I honestly cannot think of a better way to celebrate being on earth for 35 years—I hope you all understand that this doesn’t come from a place of piety. Not even at all. I am overwhelmed by the love and generosity that permeate my life and my being. OVERWHELMED. It’s from that place of abundance that I’m inspired to share.
You know what the weirdest part about all of this is? The day after I started this, I got an email from the school saying we’d won a drawing at back to school night for $25 off our band fees.
Two days later, I was walking to school with the boys, and I glanced down. Tucked between the sidewalk and the grass was a piece of paper that looked like a dollar bill. I picked it up and thought it must be a promotional flyer because NO ONE FINDS $100 LYING ON THE GROUND. But I did. I did. (My dad took this super awkward picture of me as proof. I thought only the money was in the frame.)
Four days later, we got a letter in the mail that there had been some sort of medical billing mix up when Scott injured his shoulder skiing in Breckenridge (15 years ago!!!), and we were owed $594. It’s completely legit. When does this kind of stuff happen? Seriously?
Aside from that, I’ve received random cards in the mail with encouraging words and a couple of unexpected gifts from friends.
I still have four days and 10 acts of kindness to go. We can take care of those no problem. You know what would make me the happiest girl in the world? If you would join me.
Will you do something between now and September 17th in honor of my birthday? What I want more than anything else in the world right now is for more love and kindness to be purposely given.

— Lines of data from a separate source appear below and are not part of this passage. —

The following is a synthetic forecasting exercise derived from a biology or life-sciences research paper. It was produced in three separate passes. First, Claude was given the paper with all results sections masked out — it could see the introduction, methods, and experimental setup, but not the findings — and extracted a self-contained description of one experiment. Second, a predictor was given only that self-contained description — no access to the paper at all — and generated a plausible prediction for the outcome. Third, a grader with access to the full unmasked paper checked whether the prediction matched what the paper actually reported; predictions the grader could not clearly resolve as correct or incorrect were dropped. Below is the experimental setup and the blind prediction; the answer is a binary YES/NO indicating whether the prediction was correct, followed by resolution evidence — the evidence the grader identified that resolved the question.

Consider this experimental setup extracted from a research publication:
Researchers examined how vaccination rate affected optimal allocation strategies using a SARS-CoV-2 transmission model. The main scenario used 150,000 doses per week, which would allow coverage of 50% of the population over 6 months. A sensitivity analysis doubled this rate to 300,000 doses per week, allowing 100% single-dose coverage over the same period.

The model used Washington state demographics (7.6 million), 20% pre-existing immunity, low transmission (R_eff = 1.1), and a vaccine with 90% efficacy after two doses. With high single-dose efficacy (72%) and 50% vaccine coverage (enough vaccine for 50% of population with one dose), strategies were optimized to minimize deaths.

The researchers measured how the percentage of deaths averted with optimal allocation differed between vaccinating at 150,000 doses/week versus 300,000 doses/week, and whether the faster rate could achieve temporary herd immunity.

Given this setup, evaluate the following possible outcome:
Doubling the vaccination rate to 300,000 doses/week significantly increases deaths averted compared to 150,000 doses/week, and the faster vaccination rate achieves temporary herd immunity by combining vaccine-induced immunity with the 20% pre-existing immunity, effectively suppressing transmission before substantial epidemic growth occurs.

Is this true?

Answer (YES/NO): YES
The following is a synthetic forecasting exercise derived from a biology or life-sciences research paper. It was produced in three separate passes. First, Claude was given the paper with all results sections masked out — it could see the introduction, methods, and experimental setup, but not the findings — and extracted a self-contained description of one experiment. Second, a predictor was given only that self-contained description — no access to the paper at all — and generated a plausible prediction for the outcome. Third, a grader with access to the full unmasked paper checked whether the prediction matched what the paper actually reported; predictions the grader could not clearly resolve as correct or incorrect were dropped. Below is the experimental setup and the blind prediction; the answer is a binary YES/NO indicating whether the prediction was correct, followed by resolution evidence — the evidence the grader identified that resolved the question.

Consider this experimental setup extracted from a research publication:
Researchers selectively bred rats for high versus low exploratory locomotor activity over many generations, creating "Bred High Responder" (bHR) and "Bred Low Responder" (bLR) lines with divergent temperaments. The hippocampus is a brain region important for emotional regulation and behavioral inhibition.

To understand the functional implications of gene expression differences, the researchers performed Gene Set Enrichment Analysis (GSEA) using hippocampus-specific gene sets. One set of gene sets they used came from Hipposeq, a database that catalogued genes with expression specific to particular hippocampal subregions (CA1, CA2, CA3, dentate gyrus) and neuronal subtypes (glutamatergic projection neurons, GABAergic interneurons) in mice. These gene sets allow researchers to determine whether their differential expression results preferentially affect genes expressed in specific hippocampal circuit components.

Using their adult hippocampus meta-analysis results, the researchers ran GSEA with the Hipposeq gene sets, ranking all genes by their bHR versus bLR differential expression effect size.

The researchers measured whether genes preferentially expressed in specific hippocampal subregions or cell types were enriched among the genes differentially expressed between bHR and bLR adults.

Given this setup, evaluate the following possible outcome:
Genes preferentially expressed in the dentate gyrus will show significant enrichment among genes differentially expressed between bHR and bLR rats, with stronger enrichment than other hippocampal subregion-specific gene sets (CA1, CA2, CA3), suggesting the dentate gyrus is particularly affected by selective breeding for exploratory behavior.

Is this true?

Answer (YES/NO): NO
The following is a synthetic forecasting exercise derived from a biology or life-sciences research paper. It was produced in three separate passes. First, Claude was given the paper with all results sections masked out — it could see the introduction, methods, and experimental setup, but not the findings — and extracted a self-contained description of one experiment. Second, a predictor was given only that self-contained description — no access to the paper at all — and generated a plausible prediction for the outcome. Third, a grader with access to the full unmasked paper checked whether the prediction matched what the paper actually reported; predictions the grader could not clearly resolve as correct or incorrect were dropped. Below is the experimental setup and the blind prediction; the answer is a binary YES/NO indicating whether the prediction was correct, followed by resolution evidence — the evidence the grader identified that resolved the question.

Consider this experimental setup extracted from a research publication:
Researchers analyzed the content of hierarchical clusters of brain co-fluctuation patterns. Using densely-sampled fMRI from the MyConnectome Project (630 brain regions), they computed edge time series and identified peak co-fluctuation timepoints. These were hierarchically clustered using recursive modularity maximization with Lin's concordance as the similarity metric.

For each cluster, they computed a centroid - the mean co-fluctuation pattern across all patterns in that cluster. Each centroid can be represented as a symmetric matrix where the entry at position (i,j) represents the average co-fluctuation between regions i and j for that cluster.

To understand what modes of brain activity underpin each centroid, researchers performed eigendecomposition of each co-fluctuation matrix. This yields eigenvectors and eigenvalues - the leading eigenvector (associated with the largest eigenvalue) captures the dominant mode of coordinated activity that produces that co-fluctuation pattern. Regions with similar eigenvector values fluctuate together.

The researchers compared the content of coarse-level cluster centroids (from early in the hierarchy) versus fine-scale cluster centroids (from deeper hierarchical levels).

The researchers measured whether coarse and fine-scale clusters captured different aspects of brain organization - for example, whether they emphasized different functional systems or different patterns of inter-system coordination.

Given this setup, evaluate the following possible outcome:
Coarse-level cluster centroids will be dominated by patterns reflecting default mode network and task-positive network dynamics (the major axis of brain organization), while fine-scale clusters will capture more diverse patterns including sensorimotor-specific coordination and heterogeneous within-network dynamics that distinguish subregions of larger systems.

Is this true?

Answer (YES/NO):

If we’re friends, you know that I’m fighting sex trafficking in Sonagacchi, the largest red light district in Kolkata, India right now. I would love it if you considered donating $35 to this project. Am I shamelessly plugging right now? You better believe it. It’s my birthday, so I get a pass. If you’d like to give $5 because you’ve only known me for five years, that’s cool, too. Or if you want to give $1,000 because you are worth 1000 points of awesome, we will accept that as well. (We have $5,535.14 to go to see this project to its completion—our family gave $140…$35 for each family member.) If you want to give, you can CLICK HERE and put your amount in the box for “Current Project—Tamar Project India.” As always, your donation is tax-deductible.
Happy birthday to me, friends. What a gift it is to know you and a gift to be alive!